Scientists say that the Arctic experienced its warmest year ever recorded, and temperatures in the region are rising at “astonishing” rates. Jeremy Mathis is director of NOAA’s Arctic research program, he said, “Rarely have we seen the Arctic show a clearer, stronger or more pronounced signal of persistent warming and its cascading effects on the environment than this year.”

Scientists explained that warming which used to only have an effect in the summer months is now affecting the Arctic year-round. Mathis added, “The Arctic as a whole is warming at least twice as fast as the rest of the planet.”

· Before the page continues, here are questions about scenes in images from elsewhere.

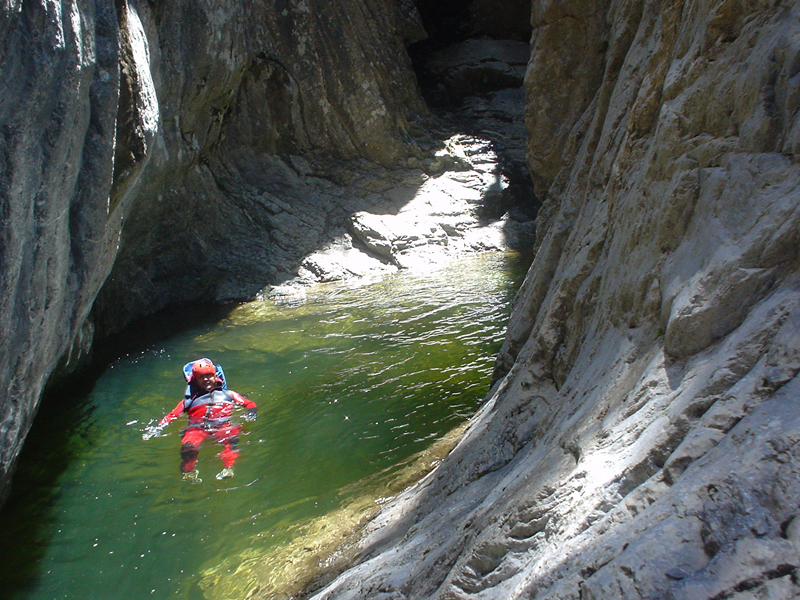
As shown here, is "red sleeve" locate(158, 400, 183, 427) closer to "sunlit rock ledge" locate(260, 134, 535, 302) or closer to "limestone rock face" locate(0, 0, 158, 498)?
"limestone rock face" locate(0, 0, 158, 498)

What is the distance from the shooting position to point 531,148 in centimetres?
688

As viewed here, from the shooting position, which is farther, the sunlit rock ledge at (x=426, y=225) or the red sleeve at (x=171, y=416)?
the sunlit rock ledge at (x=426, y=225)

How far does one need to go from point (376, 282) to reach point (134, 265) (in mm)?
4309

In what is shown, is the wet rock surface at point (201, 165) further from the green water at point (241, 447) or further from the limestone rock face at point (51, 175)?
the green water at point (241, 447)

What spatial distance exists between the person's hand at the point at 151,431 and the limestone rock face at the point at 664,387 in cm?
277

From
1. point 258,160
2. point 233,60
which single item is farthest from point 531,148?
point 258,160

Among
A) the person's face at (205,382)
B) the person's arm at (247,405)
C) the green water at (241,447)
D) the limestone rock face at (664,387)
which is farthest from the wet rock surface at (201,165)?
the limestone rock face at (664,387)

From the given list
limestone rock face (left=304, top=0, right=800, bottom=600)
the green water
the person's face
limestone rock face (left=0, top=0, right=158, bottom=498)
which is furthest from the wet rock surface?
limestone rock face (left=304, top=0, right=800, bottom=600)

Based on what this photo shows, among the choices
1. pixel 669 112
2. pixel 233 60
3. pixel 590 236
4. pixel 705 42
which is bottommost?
pixel 590 236

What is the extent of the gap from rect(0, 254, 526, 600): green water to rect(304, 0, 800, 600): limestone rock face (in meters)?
1.03

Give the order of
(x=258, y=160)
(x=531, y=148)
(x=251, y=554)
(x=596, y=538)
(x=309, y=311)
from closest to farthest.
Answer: (x=596, y=538) → (x=251, y=554) → (x=531, y=148) → (x=309, y=311) → (x=258, y=160)

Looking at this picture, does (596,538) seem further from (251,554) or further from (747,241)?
(251,554)

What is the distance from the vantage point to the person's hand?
4980mm

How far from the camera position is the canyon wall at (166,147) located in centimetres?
305
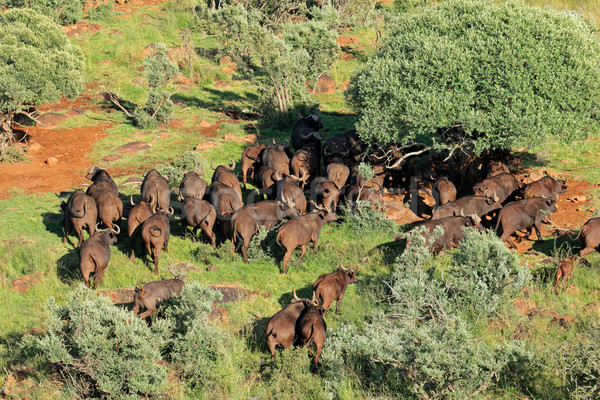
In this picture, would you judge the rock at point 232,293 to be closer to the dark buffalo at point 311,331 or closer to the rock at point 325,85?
the dark buffalo at point 311,331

The report said that the warming of the Arctic can be explained by long-term increases in carbon dioxide emissions and air temperatures as well as natural seasonal and regional variability. These effects are compounded by the feedback loops in the Arctic climate system. Before human-induced climate change, the Arctic region remained cool because large areas of ice and snow reflected much of the sun’s rays back into space. Now that large areas of the ice and snow are melting away, the sun’s rays absorb into the dark land masses and ocean water, causing temperatures to rise more quickly.

Mathis said, “What happens in the Arctic, doesn’t stay in the Arctic.”

He explained that warm temperatures in the Arctic could be influencing jet stream patterns in the Northern hemisphere, potentially causing extreme weather in the United States.

Rafe Pomerance, a member of the Polar Research Board of the National Academy of Sciences, was not involved with the report card. He said,“The 2016 Arctic Report Card further documents the unraveling of the Arctic and the crumbling of the pillars of the global climate system that the Arctic maintains.”